> _REQUEST_
Report how many lines in the listing below contain the string "back", treating uppercase and lowercase as different, and give only the number.

Excerpts from a listing of spatial question data:

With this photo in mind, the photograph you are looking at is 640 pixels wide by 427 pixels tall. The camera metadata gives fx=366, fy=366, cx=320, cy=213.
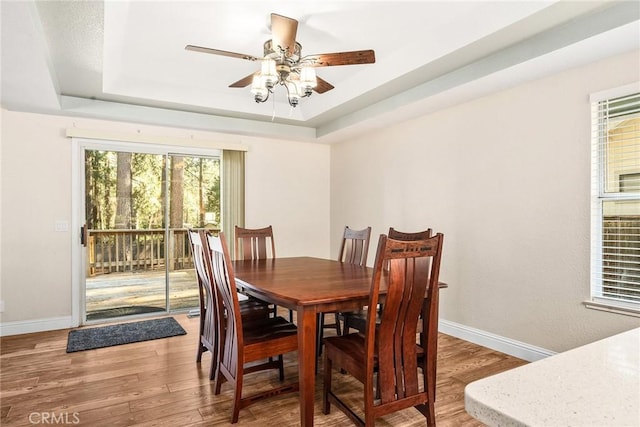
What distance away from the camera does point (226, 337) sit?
2338 mm

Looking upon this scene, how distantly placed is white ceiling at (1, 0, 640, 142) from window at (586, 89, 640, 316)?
44cm

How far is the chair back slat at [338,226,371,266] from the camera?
3.25 m

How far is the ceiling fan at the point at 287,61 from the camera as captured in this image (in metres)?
2.31

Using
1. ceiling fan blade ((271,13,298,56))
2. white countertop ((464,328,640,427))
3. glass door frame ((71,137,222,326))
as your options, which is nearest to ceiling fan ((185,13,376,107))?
ceiling fan blade ((271,13,298,56))

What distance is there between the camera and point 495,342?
3215 mm

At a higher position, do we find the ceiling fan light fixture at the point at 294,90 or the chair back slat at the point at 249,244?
the ceiling fan light fixture at the point at 294,90

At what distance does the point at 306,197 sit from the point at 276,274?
115 inches

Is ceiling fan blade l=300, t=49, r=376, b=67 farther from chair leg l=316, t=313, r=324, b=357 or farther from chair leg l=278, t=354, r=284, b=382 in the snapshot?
chair leg l=278, t=354, r=284, b=382

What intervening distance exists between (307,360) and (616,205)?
2358 millimetres

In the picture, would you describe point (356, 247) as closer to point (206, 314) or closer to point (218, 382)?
point (206, 314)

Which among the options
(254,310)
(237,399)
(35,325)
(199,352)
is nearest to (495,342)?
(254,310)

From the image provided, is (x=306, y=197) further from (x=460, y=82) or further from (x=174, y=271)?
(x=460, y=82)

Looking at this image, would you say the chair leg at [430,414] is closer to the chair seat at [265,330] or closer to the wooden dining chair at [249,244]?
the chair seat at [265,330]

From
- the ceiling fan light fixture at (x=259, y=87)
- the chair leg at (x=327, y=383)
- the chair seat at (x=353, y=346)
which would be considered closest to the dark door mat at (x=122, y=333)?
the chair leg at (x=327, y=383)
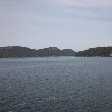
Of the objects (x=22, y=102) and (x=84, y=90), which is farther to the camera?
A: (x=84, y=90)

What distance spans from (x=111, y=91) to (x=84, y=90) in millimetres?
7950

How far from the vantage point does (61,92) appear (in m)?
66.3

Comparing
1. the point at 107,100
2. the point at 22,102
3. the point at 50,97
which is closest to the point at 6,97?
the point at 22,102

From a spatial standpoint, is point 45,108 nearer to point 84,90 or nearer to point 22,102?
point 22,102

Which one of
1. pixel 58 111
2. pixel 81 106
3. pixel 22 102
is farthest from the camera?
pixel 22 102

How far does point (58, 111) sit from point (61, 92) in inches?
791

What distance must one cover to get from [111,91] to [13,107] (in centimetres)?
2949

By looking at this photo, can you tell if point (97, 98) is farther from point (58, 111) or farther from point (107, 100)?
point (58, 111)

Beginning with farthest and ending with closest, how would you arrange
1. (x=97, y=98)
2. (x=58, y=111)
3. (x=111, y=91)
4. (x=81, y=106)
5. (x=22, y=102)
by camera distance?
(x=111, y=91)
(x=97, y=98)
(x=22, y=102)
(x=81, y=106)
(x=58, y=111)

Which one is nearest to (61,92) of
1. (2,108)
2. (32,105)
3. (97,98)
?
→ (97,98)

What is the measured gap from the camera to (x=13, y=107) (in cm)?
4919

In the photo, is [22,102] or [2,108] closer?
[2,108]

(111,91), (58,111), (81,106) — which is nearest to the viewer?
(58,111)

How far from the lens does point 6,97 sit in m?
59.5
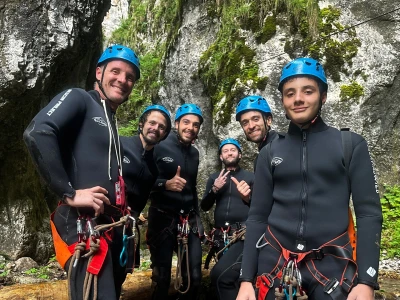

> _WORKED SOLUTION_
2